### ТЕКСТ ДЛЯ ЧТЕНИЯ
-------------------------

Мышление есть внимательность к существенному. Во внимательности состоит существенное знание. То, что обычно называют «знанием», есть ориентация в вещах и обстоятельствах. Силою этого знания мы «осваиваем» вещи. Это осваивающее «знание» направляет к соответствующему сущему, к его обустройству и использованию. Также «знание» захватывает сущее, «господствует» над ним и постоянно подстраивает сущее под себя. Совершенно иной вид имеет сущностное знание. В нем речь идет о том, чем является сущее в его основе — в бытии. Сущностное знание не овладевает тем, что ему надлежит знать, а наоборот, уходит от него своими корнями. Всякая «наука» например, да и не только она одна, коль скоро она есть затаптывание сущего, то уж, наверняка, есть не соответствующее знанию основание, а самокозыряние и господство.
Все это осуществляется способом наглядного представления. Сущностное же знание, внимательность является возвращением к бытию. При этом возвращении мы видим и слышим существенно больше и совершенно иначе, чем в странном образе действий науки Нового времени, который всегда есть ни что иное, как техническое нападение на сущее и вмешательство в него ради целей действующей, «созидающей», деловой и служебной «ориентации». Мыслящая внимательность, напротив, остается прислушиванием к требованию, которое идет не из отдельных фактов и процессов действительного и касается человека отнюдь не на переднем плане его повседневных интриг. Знание «предложений» Парменида оправдано только тогда, когда в слове Парменида к нам направляется само требование бытия, а не предметность, обращающаяся из разнообразия сущего. Без внимания к этому требованию оказывается пустой любая тщательность, с которой можно было бы заняться истолкованием этого мышления.
Последовательность, в которой мы рассматриваем отдельные фрагменты, определяется задачей прояснения ведущей идеи, положенной нами в основание отдельных размышлений; прояснение этой идеи будет происходить постепенно. Отдельные фрагменты обозначены римскими цифрами. Начнем мы, как бы это не выглядело произвольным, с первого фрагмента, а именно со строк 22-32[21].

-------------------------

### ИСХОДНЫЕ ДАННЫЕ

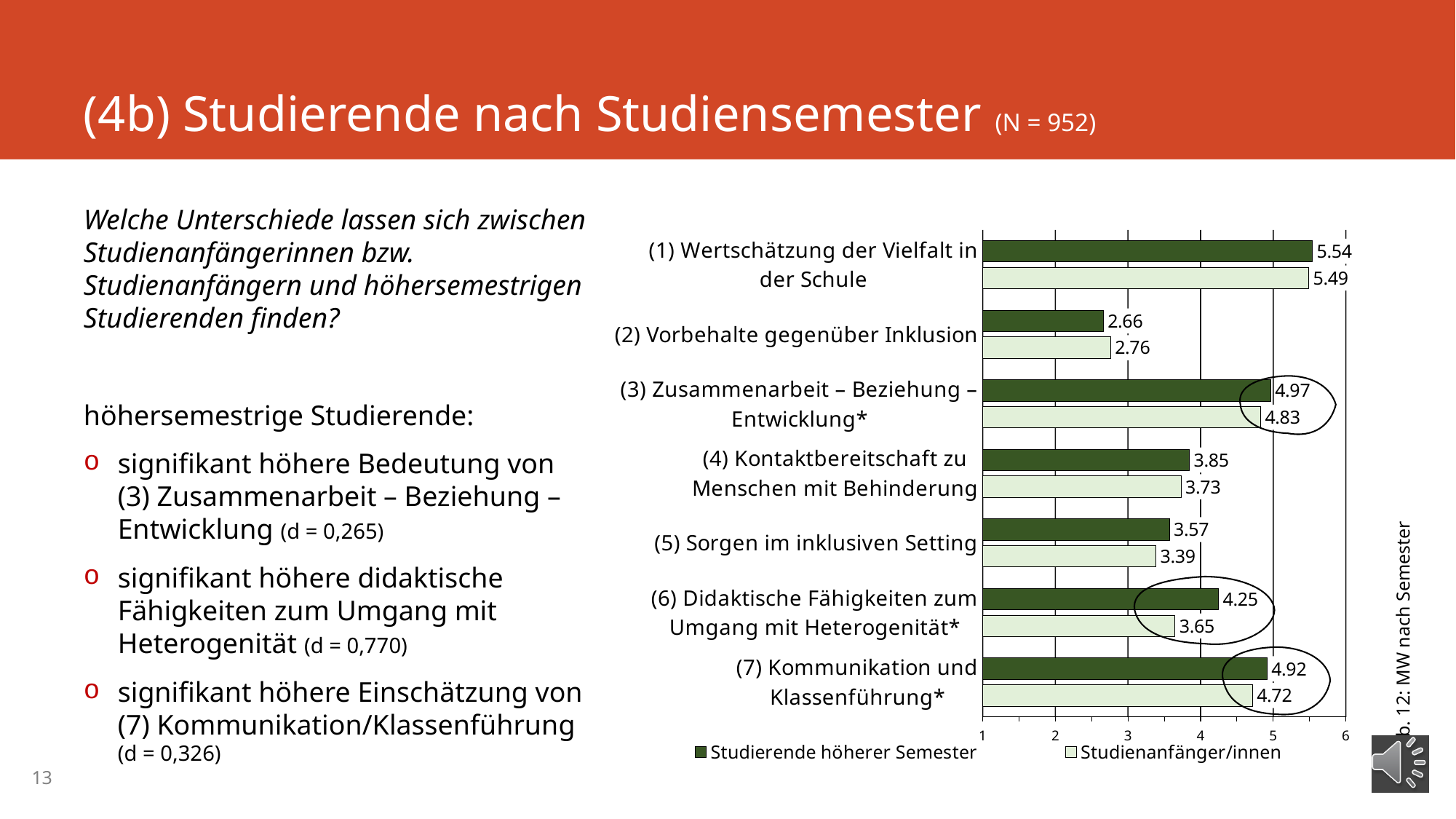
How many categories are shown on the chart? 7 What is the difference between Studierende höherer Semester and Studienanfänger/innen for (6) Didaktische Fähigkeiten zum Umgang mit Heterogenität*? 0.60 Which category has the lowest value for Studienanfänger/innen? (2) Vorbehalte gegenüber Inklusion Which category has the highest value for Studierende höherer Semester? (1) Wertschätzung der Vielfalt in der Schule Is the value for Studienanfänger/innen for (4) Kontaktbereitschaft zu Menschen mit Behinderung greater or less than 4? less Which series is shown with dark green bars? Studierende höherer Semester What is the value for Studienanfänger/innen for (2) Vorbehalte gegenüber Inklusion? 2.76 What is the value for Studierende höherer Semester for (6) Didaktische Fähigkeiten zum Umgang mit Heterogenität*? 4.25 How many series does the chart legend list? 2 For (5) Sorgen im inklusiven Setting, which series has the larger value: Studierende höherer Semester or Studienanfänger/innen? Studierende höherer Semester What is the value for Studienanfänger/innen for (7) Kommunikation und Klassenführung*? 4.72 What kind of chart is shown on the slide? bar chart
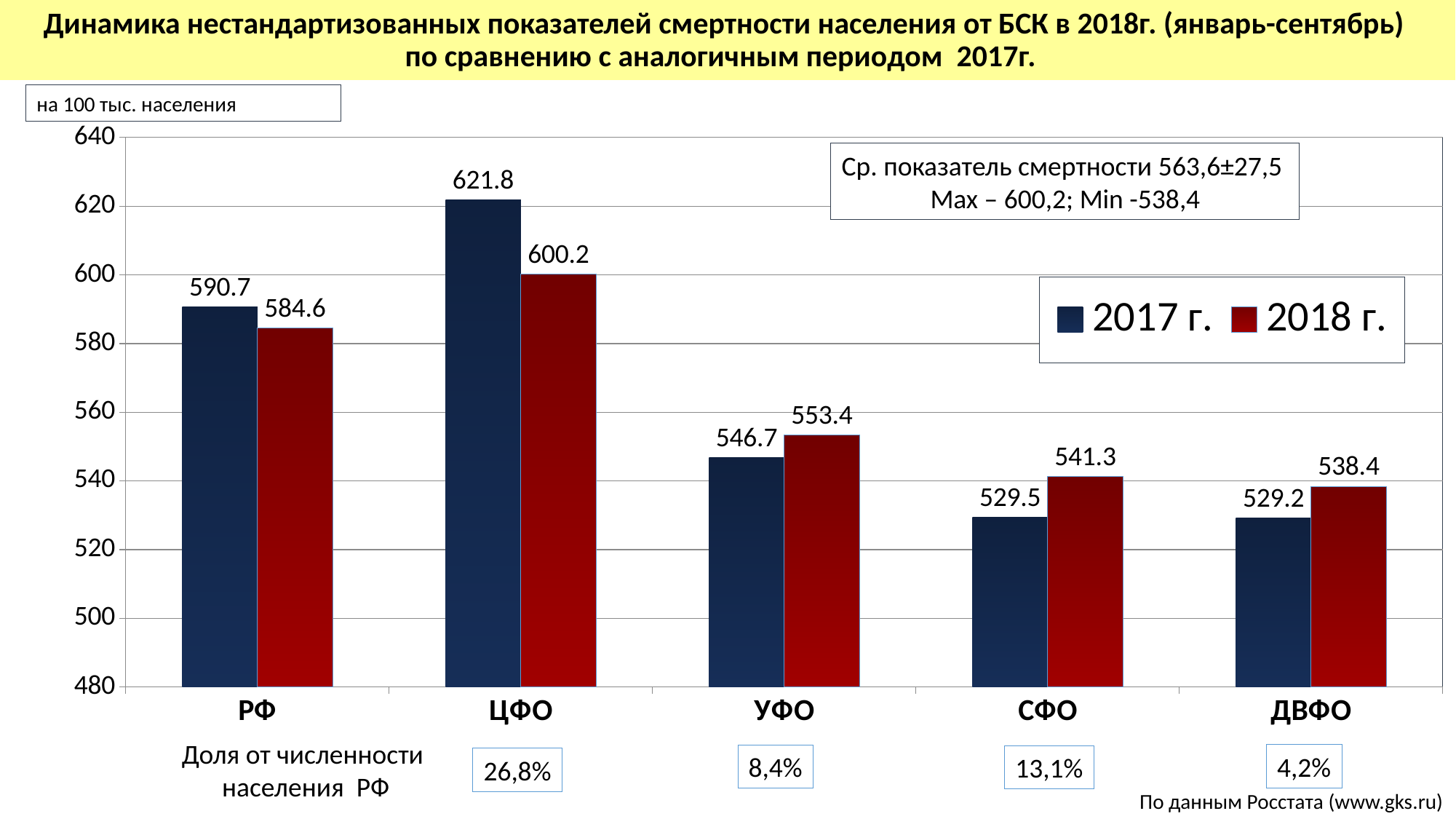
What is the 2018 г. value for УФО? 553.4 Which category has the lowest 2018 г. value? ДВФО What is the 2018 г. value for ДВФО? 538.4 How many series does the legend list? 2 How many categories are shown on the x axis? 5 What kind of chart is shown on the slide? bar chart What unit is stated in the box above the chart? на 100 тыс. населения Which is larger for УФО, the 2017 г. value or the 2018 г. value? 2018 г. What is the difference between the 2017 г. and 2018 г. values for СФО? 11.8 Which category has the highest 2017 г. value? ЦФО What is the difference between the 2017 г. and 2018 г. values for РФ? 6.1 What is the 2017 г. value for ЦФО? 621.8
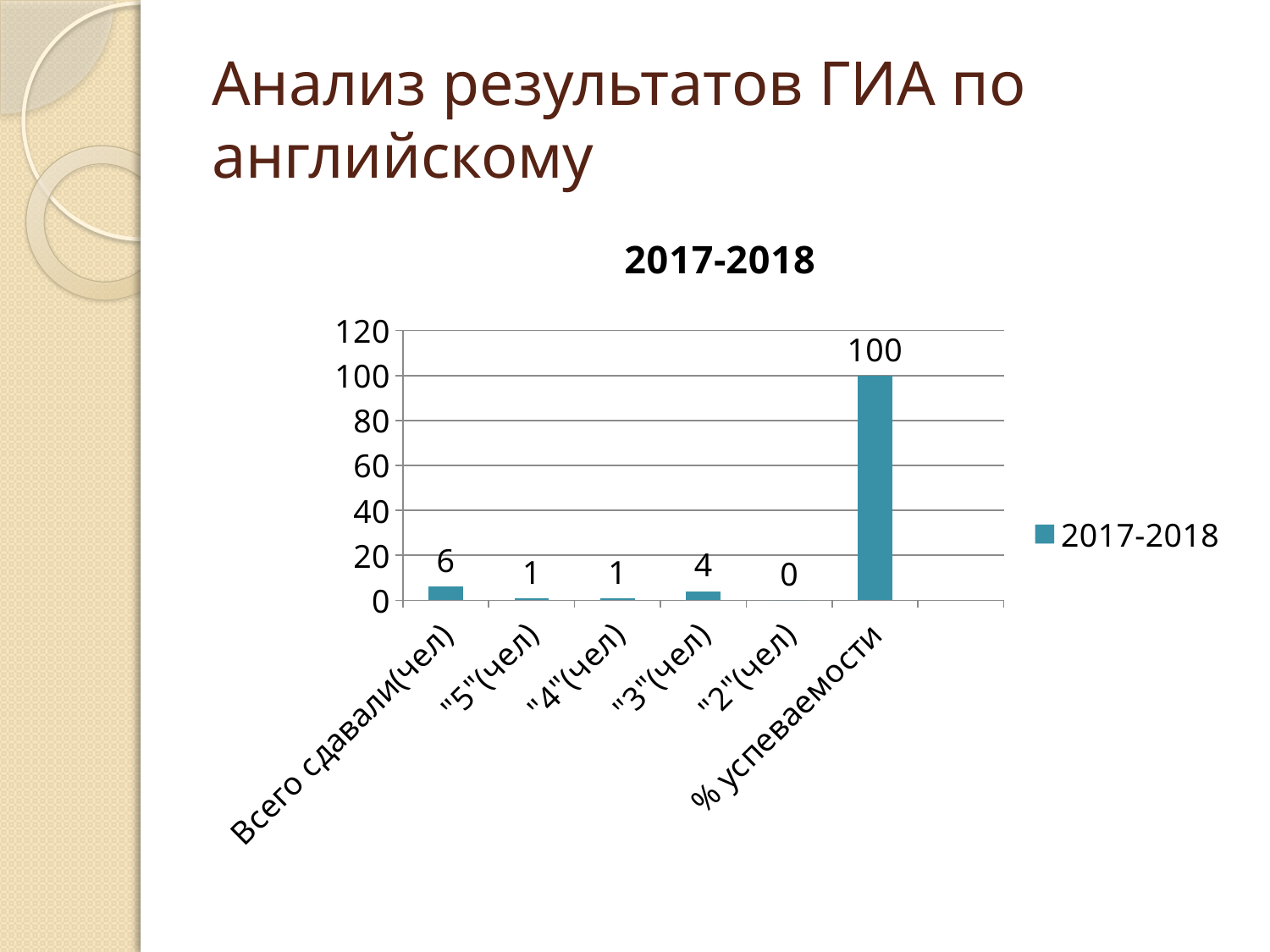
What is the value for "3"(чел)? 4 How many series does the legend list? 1 Which category has the highest value? % успеваемости What is the difference between the values for "Всего сдавали(чел)" and "3"(чел)? 2 Which category has the lowest value? "2"(чел) What kind of chart is shown? bar chart Which is larger, the value for "3"(чел) or the value for "5"(чел)? "3"(чел) What is the title of the chart? 2017-2018 How many categories are shown on the x axis? 6 What is the value for "% успеваемости"? 100 What is the value for "2"(чел)? 0 What is the value for "Всего сдавали(чел)"? 6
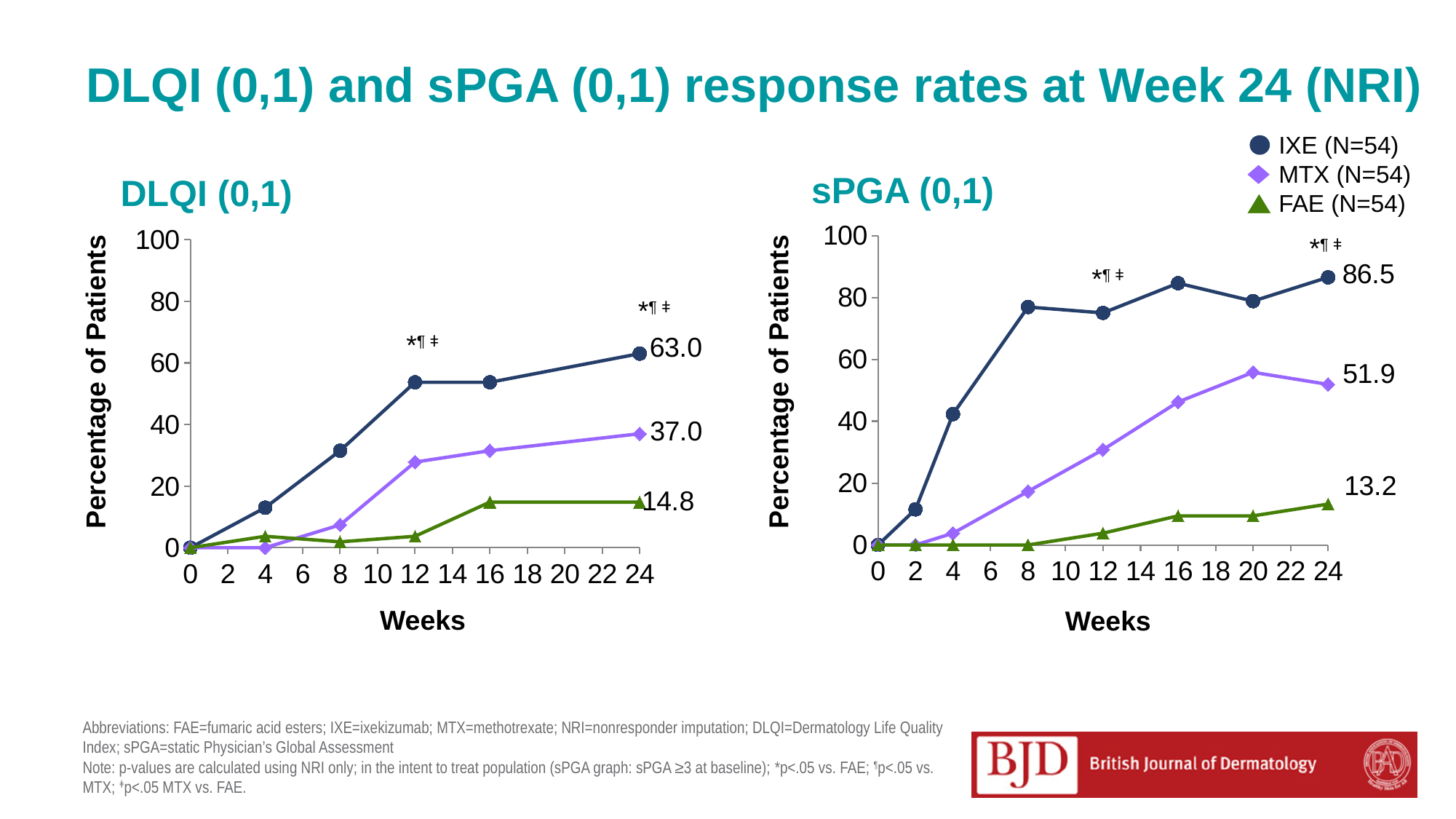
In the DLQI (0,1) chart, what is the value for FAE at week 24? 14.8 What kind of chart is the sPGA (0,1) chart? Line chart In the sPGA (0,1) chart, is the value for IXE at week 8 greater or less than 60? greater In the sPGA (0,1) chart, what is the value for IXE at week 24? 86.5 In the DLQI (0,1) chart, which treatment has the lowest value at week 24? FAE How many series does the legend list? 3 In the sPGA (0,1) chart, which treatment has the highest value at week 24? IXE In the DLQI (0,1) chart, what is the difference between the IXE and MTX values at week 24? 26.0 In the sPGA (0,1) chart, what is the value for FAE at week 24? 13.2 In the DLQI (0,1) chart, what is the value for MTX at week 24? 37.0 In the sPGA (0,1) chart, what is the value for MTX at week 24? 51.9 In the DLQI (0,1) chart, what is the value for IXE at week 24? 63.0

-------------------------

### ЧТО НУЖНО СДЕЛАТЬ
(a) Ответьте на вопросы по тексту для чтения:
(i) Чем является мышление?
(ii) Чем являются сущностное знание и внимательность?
(iii) Как обозначены отдельные фрагменты?
(b) Воспроизведите без изменений отрывок из текста для чтения, начиная со слов «Мышление есть внимательность» и заканчивая словами «самокозыряние и господство.».
Строки никак не связаны с текстом для чтения.

### ОТВЕТЫ ПО ЗАДАНИЯМ
(a)
(i) Внимательностью к существенному.
(ii) Возвращением к бытию.
(iii) Римскими цифрами.

(b)
Мышление есть внимательность к существенному. Во внимательности состоит существенное знание. То, что обычно называют «знанием», есть ориентация в вещах и обстоятельствах. Силою этого знания мы «осваиваем» вещи. Это осваивающее «знание» направляет к соответствующему сущему, к его обустройству и использованию. Также «знание» захватывает сущее, «господствует» над ним и постоянно подстраивает сущее под себя. Совершенно иной вид имеет сущностное знание. В нем речь идет о том, чем является сущее в его основе — в бытии. Сущностное знание не овладевает тем, что ему надлежит знать, а наоборот, уходит от него своими корнями. Всякая «наука» например, да и не только она одна, коль скоро она есть затаптывание сущего, то уж, наверняка, есть не соответствующее знанию основание, а самокозыряние и господство.